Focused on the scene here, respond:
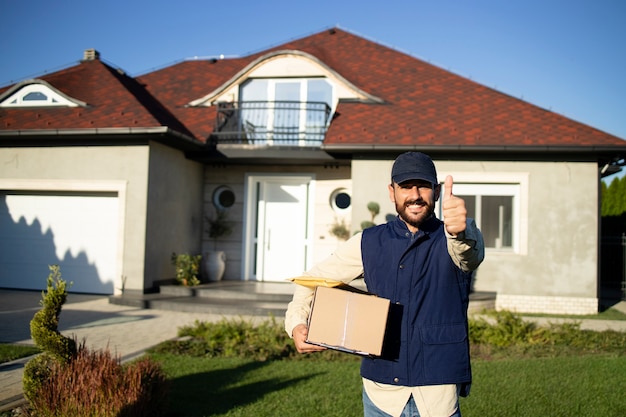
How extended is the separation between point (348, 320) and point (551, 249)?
36.0ft

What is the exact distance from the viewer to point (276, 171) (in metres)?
14.7

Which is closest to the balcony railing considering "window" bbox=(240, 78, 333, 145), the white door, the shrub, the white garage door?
"window" bbox=(240, 78, 333, 145)

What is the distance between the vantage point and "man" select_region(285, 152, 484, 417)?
2.40 m

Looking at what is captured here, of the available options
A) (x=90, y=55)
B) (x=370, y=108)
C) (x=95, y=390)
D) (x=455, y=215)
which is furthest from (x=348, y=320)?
(x=90, y=55)

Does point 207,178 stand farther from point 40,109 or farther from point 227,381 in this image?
point 227,381

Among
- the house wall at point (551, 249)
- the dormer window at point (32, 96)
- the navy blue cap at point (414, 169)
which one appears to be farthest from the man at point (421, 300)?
the dormer window at point (32, 96)

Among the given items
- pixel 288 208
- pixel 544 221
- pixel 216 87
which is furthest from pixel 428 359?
pixel 216 87

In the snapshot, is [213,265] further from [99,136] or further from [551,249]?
[551,249]

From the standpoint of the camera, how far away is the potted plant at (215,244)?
13961 millimetres

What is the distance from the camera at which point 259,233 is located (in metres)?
14.8

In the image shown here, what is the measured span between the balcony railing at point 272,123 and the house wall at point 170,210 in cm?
132

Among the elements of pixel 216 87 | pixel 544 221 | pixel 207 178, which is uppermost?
pixel 216 87

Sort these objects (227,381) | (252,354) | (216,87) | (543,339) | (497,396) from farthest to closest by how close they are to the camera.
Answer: (216,87)
(543,339)
(252,354)
(227,381)
(497,396)

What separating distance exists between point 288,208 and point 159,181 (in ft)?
11.8
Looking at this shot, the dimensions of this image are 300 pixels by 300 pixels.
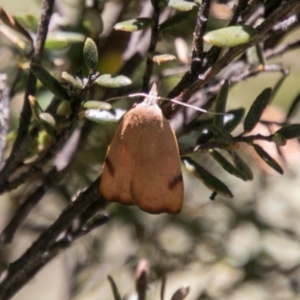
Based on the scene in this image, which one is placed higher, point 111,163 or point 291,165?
point 111,163

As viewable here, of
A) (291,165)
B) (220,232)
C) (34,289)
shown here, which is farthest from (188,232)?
(34,289)

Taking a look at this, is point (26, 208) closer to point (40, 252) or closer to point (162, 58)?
point (40, 252)

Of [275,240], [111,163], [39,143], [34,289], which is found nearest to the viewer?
[111,163]

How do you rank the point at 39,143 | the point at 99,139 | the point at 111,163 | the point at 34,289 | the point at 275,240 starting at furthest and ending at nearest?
the point at 34,289 < the point at 275,240 < the point at 99,139 < the point at 39,143 < the point at 111,163

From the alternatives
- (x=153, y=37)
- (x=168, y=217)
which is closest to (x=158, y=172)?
(x=153, y=37)

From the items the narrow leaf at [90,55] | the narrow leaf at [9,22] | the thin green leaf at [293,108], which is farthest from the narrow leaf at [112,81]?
the thin green leaf at [293,108]

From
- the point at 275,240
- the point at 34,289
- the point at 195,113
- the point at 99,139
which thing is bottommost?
the point at 34,289

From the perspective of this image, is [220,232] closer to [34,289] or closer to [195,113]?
[195,113]
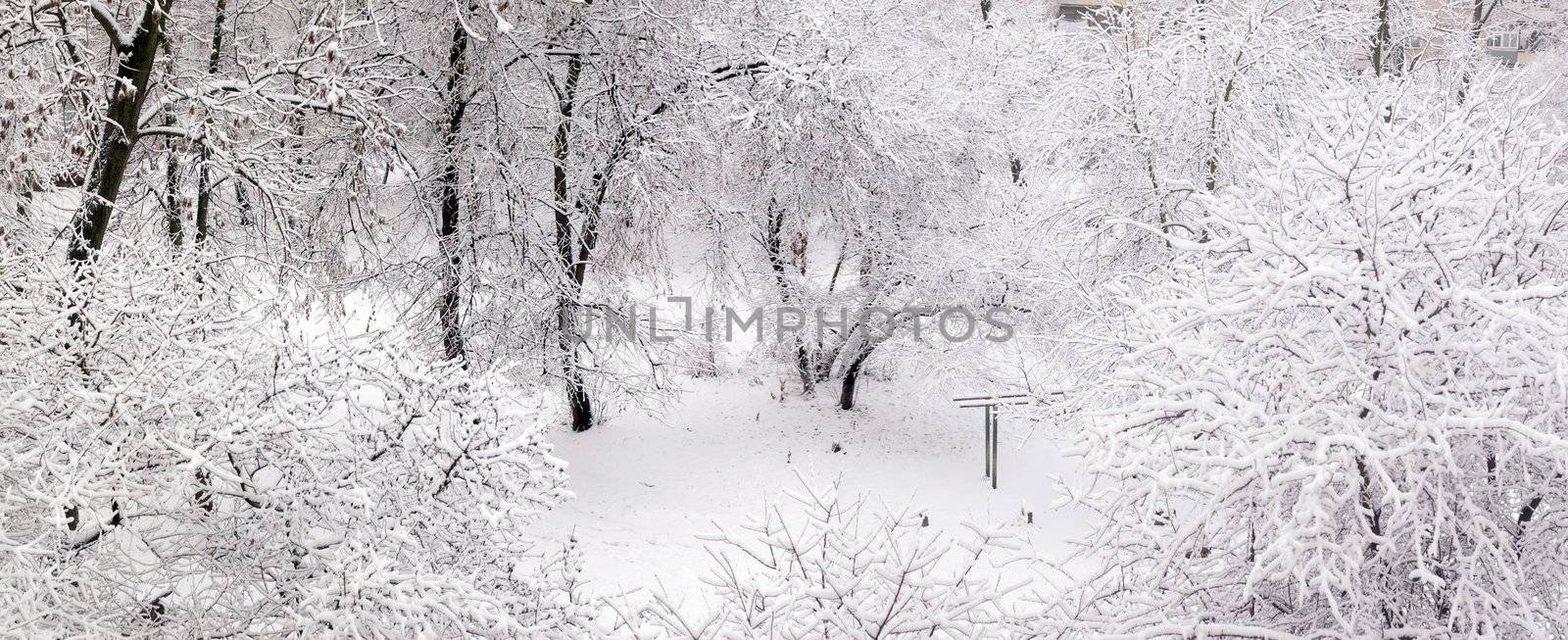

> Task directions:
Please rewrite the listing above with every "balcony railing" swapped for "porch railing", keeping everything else the same. Leave out the pictures.

> In response:
Focused on the scene here, respond:
How extended is the separation between point (348, 320) and point (551, 249)?
36.0ft

What is the exact distance from the viewer to point (276, 171) (in metres)?
14.7

Which is closest to the porch railing considering "window" bbox=(240, 78, 333, 145), the white door, the shrub, the white garage door?
"window" bbox=(240, 78, 333, 145)

What is the distance between the vantage point and "man" select_region(285, 152, 484, 417)?
2.40 m

Looking at what is captured here, of the available options
A) (x=90, y=55)
B) (x=370, y=108)
C) (x=95, y=390)
D) (x=455, y=215)
which is furthest from (x=348, y=320)?
(x=90, y=55)

Does point 207,178 stand farther from point 40,109 or farther from point 227,381 in this image?
point 227,381

Among
- the house wall at point (551, 249)
- the dormer window at point (32, 96)
- the navy blue cap at point (414, 169)
which one appears to be farthest from the man at point (421, 300)?
the dormer window at point (32, 96)

Among the given items
- pixel 288 208
- pixel 544 221
- pixel 216 87
which is furthest from pixel 428 359?
pixel 216 87

In the snapshot, is [213,265] further from [99,136] or further from [551,249]?
[551,249]

From the standpoint of the camera, how far away is the potted plant at (215,244)?
13961 millimetres

What is the distance from the camera at which point 259,233 is located (in metres)?
14.8

In the image shown here, what is the measured span between the porch railing at point 272,123 and the house wall at point 170,210 in cm?
132

Among the elements of pixel 216 87 | pixel 544 221 | pixel 207 178, which is uppermost?
pixel 216 87

Sort these objects (227,381) | (252,354) | (216,87) | (543,339) | (497,396) from farthest to closest by how close they are to the camera.
Answer: (216,87)
(543,339)
(252,354)
(227,381)
(497,396)

What separating distance exists between point 288,208 and point 159,181 (in ft)?
11.8
Looking at this shot, the dimensions of this image are 300 pixels by 300 pixels.
Based on the scene in this image, which one is placed higher, point 111,163 or point 291,165?
point 111,163

As viewable here, of
A) (291,165)
B) (220,232)
C) (34,289)
shown here, which is farthest from (188,232)?
(34,289)

Taking a look at this, is point (26, 208) closer to point (40, 252) or closer to point (162, 58)?
point (40, 252)

Of [275,240], [111,163], [39,143], [34,289], which is found nearest to the viewer?
[111,163]

How do you rank the point at 39,143 | the point at 99,139 | the point at 111,163 | the point at 34,289 | the point at 275,240 starting at furthest and ending at nearest?
the point at 34,289 < the point at 275,240 < the point at 99,139 < the point at 39,143 < the point at 111,163

From the alternatives
- (x=153, y=37)
- (x=168, y=217)
which is closest to (x=158, y=172)?
(x=153, y=37)

From the items the narrow leaf at [90,55] | the narrow leaf at [9,22] | the thin green leaf at [293,108], which is farthest from the narrow leaf at [112,81]?
the thin green leaf at [293,108]

From
- the point at 275,240
- the point at 34,289
- the point at 195,113
- the point at 99,139
which thing is bottommost?
the point at 34,289

From the perspective of this image, is [220,232] closer to [34,289] or closer to [195,113]?
[195,113]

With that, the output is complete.